*Extracted text*.
+++

March is Endometriosis Awareness Month, and although those month-long observances can seem redundant—clearly, with people suffering from the condition all year round—it represents a key opportunity for the chronic illness community at large to spread awareness about the lack of knowledge and support surrounding endometriosis.
Endometriosis is a full-body chronic inflammatory condition where tissue similar to (but not the same as) the lining of the womb grows outside of the uterus. It can cause a myriad of symptoms including chronic pain, agony when menstruating, irritable bowel syndrome (IBS)-like symptoms and even infertility. Though it has previously been categorised as a ‘women’s health issue’, it is currently known to affect one in ten people with internal reproductive organs—with the condition disturbing much more than just reproduction. Impacting sufferers who are trans, intersex and non-binary, with rare cases of cis male sufferers too. However, both on and offline, conversations around endometriosis continue to centre fertility as the main reasoning and problem to be solved by doctors—getting no closer to a proven cure or long-term treatment plan for most sufferers.

+++

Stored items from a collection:

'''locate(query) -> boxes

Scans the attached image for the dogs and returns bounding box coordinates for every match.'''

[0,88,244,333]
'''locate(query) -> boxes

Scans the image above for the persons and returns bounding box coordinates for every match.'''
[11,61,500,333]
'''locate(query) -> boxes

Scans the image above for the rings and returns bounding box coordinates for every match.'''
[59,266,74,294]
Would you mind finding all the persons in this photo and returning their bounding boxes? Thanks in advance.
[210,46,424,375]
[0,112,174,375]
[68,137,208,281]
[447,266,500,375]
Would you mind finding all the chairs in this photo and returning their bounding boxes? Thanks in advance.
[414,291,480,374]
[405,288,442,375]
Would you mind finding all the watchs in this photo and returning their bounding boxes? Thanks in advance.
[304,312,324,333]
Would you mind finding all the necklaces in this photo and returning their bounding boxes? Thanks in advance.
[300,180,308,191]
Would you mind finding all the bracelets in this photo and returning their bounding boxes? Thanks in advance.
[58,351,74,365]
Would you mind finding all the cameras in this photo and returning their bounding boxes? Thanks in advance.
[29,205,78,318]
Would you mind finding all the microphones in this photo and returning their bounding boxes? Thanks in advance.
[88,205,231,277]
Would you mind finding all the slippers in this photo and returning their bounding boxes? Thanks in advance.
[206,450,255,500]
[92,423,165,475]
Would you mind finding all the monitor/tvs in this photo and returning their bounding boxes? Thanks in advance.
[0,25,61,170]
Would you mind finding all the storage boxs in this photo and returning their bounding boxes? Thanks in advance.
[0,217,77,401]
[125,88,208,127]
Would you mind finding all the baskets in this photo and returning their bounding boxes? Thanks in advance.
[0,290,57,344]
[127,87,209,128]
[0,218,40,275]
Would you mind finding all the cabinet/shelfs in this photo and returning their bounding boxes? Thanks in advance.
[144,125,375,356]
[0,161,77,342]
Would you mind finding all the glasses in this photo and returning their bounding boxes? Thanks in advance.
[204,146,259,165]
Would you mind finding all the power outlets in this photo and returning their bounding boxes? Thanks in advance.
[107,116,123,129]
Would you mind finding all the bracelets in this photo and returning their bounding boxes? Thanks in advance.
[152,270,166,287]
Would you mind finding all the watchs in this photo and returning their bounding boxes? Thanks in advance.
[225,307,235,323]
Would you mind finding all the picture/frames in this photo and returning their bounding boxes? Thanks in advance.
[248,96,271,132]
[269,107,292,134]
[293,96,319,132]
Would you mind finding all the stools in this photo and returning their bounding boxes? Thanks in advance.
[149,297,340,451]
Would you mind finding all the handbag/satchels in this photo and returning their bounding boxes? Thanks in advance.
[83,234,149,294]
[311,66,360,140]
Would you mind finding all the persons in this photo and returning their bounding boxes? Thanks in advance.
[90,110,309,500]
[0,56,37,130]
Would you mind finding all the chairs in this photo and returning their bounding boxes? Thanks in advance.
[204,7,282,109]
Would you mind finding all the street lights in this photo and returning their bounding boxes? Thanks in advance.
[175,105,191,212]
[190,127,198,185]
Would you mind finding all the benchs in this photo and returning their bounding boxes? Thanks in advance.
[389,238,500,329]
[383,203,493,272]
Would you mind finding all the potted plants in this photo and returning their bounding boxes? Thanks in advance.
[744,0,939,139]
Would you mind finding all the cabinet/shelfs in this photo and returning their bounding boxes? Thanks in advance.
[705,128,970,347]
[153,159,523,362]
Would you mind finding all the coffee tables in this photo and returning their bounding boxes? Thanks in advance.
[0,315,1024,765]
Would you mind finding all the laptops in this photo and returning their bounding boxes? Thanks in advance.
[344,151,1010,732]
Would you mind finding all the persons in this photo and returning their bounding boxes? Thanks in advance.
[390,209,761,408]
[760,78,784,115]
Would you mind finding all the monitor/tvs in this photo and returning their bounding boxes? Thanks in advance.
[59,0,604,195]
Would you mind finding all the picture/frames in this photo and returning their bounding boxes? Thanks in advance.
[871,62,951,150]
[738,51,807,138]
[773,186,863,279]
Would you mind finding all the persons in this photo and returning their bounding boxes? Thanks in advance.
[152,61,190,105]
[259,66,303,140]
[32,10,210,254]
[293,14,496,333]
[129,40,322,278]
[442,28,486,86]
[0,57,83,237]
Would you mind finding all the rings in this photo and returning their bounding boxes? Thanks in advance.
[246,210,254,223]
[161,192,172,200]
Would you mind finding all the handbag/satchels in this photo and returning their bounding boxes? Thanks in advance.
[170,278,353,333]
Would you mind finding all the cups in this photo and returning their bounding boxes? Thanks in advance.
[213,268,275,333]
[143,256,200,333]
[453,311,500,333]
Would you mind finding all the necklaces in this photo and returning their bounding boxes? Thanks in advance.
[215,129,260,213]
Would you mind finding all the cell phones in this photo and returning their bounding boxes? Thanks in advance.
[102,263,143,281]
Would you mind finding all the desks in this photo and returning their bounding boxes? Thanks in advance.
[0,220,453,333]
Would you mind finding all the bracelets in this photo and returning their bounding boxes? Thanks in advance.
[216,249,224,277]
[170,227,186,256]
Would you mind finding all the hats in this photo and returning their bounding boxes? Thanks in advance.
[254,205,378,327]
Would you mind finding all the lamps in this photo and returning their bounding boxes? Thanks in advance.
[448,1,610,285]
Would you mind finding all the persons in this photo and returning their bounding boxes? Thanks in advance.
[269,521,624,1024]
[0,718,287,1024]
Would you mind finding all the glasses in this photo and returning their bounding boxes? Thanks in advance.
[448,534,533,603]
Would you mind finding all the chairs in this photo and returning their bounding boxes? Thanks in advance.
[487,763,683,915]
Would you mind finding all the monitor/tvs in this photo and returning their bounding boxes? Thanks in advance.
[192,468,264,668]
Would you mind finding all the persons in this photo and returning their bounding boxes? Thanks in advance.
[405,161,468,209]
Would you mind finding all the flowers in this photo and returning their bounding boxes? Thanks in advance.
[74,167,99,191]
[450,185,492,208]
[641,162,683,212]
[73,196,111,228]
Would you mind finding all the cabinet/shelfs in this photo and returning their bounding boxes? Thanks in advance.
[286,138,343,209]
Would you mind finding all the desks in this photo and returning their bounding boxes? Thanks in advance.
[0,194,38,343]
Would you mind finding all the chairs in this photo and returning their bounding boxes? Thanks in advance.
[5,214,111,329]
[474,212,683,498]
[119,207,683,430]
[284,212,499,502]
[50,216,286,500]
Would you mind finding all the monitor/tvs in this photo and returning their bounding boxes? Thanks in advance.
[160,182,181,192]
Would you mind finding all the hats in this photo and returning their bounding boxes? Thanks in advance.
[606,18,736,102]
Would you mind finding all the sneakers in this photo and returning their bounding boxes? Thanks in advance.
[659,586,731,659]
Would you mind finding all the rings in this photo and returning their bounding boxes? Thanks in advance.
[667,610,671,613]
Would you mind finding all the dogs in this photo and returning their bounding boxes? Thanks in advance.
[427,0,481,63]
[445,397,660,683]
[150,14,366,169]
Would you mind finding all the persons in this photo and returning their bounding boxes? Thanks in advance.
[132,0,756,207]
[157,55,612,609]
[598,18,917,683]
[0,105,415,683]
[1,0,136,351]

+++

*Questions on the material*.
**1.** Answer these questions from the endometriosis passage:
(a) In which month is Endometriosis Awareness Month observed?
(b) How many people with internal reproductive organs does endometriosis affect?
(c) What do conversations about endometriosis still center as the main problem for doctors to solve?
**2.** Could you carry on the endometriosis passage from its final sentence?
None of the data is needed here.

*Answers per task*.
**1.**
(a) March.
(b) One in ten.
(c) Fertility.

**2.**
Making blanket statements about social media is to misunderstand its diversity. There are pockets for just about everything on the internet, and the chronic illness community is no different. TikTok, Instagram and YouTube are home to a wide range of people with endometriosis creating content and connecting with each other over often traumatic incidents with medical professionals—ranging from years-long waiting lists and dismissal of symptoms to medical gaslighting—as well as actual experts in the field taking the time to spread the right information.
Sam, a 22-year-old living with stage four endometriosis, creates content on both Instagram and TikTok to spread information on how she’s managing to live with the chronic illness. She told SCREENSHOT, “I felt incredibly isolated and alone, and since finding the community online, I don’t feel that way anymore.” Sam believes this is what makes the endometriosis community so important. “It gives space for people to come to when they need support and understanding, especially with endo as the severity of the disease and the impact it has on our lives is so hard for people to understand when they don’t have it themselves.”
However, in spite of the rising advocacy sufferers do in such spaces, there are still ill-informed doctors and sometimes other sufferers, perpetuating misinformation that can generate more harm than good. At times, it can even feel impossible to differentiate the right information from the wrong, particularly when you have medical professionals in scrubs (complete with stethoscopes around their necks) telling the TikTok public that endometriosis is exclusively hormonal. News flash: it’s not.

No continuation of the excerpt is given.